The York Haven Dam is a low head, run-of-the river, dam and hydroelectric plant that is located on the Susquehanna River in the United States.

This dam is situated 12 mi south of Harrisburg, Pennsylvania, at the Conewago Falls impounding about 8000 ft of the river to the west side of Three Mile Island, where the river drops 19 ft in 1/4 mi. When the dam was completed in 1904, it was the third largest in the world.

==History and notable features==
The major axis of the 5000 ft diversion dam is north to south and connects to a 3000 ft headrace which heads southeast. The dam and headrace are laid out along natural rock formations in the river. The south eastern end is situated on the "western" bank at York Haven. The north end lands at Three Mile Island. There is a smaller dam and fish passage further up the east side of Three Mile Island that completes the crossing to the eastern bank of the river.

The hydroelectric plant is located at the south eastern end, near the western bank of the river. Segments of the dam are situated in three municipalities in three separate counties: Londonderry Township, Dauphin County; Conoy Township, Lancaster County; and York Haven Borough, York County.

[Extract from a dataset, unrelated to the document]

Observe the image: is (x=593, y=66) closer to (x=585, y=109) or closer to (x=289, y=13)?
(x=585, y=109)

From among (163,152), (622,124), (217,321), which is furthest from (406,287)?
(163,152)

The hydroelectric plant generates 20–21 MW of power. The plant has thirteen horizontal generators that generate between 1000 and 1200 kW each. There are seven vertical generators that each generate between 1200 and 1600 kW. Six of the vertical units use S. Morgan Smith Kaplan turbines.

The plant uses one of the first Kaplan turbines installed in the United States, which is listed as a National Historic Mechanical Engineering Landmark.

The original turbines that powered the generators at the York Haven station were installed between 1903 and 1909 (two turbines per generator, forty turbines in all), and were made by the Poole Engineering & Machine Co. of Baltimore, Maryland. They were Francis-style turbines, based on the design of the inventor and hydraulic engineer, James Bicheno Francis (1815-1892). His design subsequently became the prototype for turbines for modern power plants. Of the original forty turbines installed by the Poole company, approximately half of them continue operating more than a century later. The York Haven station ranks among the half-dozen hydroelectric stations in the world that still depend on the same plant and much of the same machinery as when it began service, circa 1900.

The plant's FERC license runs through November 30, 2055.

The York Haven Hydro Project was formerly owned by Cube Hydro Partners, LLC, a portfolio company of I Squared Capital.

In 2019, Cube Hydro was purchased from I Squared Capital by Ontario Power Generation. OPG merged Cube Hydro with another company that it acquired in 2018, forming Eagle Creek Renewable Energy, which is the current operator of the York Haven Hydro Project.